ARTIST STATEMENT

Trained in the craft-arts, my work and interests have always centered on objects and materials. Early on, my focus was on metalsmithing and woodworking with a commitment to the field of contemporary jewelry.  These days, my work shows the influences of printmaking, graphic design, textile practices and a continued appreciation for everyday objects and vernacular regional culture.  In this, I see the responsiveness of my work to my recent environment: immersive, interdisciplinary studio-based programs situated in the Midwest.  

Studio practice has served as a counter-balance to the analytical, strategic and interpersonal work of educational leadership.  My studio-life now turns to quicker, eased-up ways, trusting an accumulation of education and professional work.  Influences percolate to the surface gently and obliquely and I find myself working from trained instinct rather than strict intention.

 

ON PAPER BAG WEAVINGS AND MIDWESTERN GARAGE PRINT SERIES

Both of these series use modest, direct means to pursue ideas about regional identity and local character.
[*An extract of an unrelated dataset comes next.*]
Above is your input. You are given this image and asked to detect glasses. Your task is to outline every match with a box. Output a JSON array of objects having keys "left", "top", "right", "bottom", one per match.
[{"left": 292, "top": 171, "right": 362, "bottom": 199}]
As a politically engaged person, I look for the qualities of the ‘local’, as a way to reflect on the political implications of the ‘national’. For this work, my focus was the Midwest; and my research done through road-travel and within my own community. Using print-based and craft-based practices allows my ideas and materials to be directly linked. My materials are in the local groceries stores of Kansas City; Ames, Iowa; Fenton, Michigan. My object-vocabulary comes from Detroit-area estate sales, thrift stores in Des Moines and hardware stores in Lincoln, Nebraska. My inspirations for pattern and composition are the views from the highways: the modernist designs of Nebraska’s I80 rest areas, the patterns of Iowa’s new windmills against its long-planted fields. My work uses objects and materials directly – woven grocery bags, inked flyswatters and milk crates – as a way to discover the meanings in modest things and the possibilities for reconsidering them. In this, I look for ways to recognize our immediate surroundings and their implications.  

This work takes my research into the terrain of American households, local communities and regional identity through the franchise, the small business narrative, success and failure. This could be seen as a grand narrative, but rather than grand, I am interest in the modest, the small-potatoes, the low stakes. The Midwest has captured me as a vehicle for this set of interests.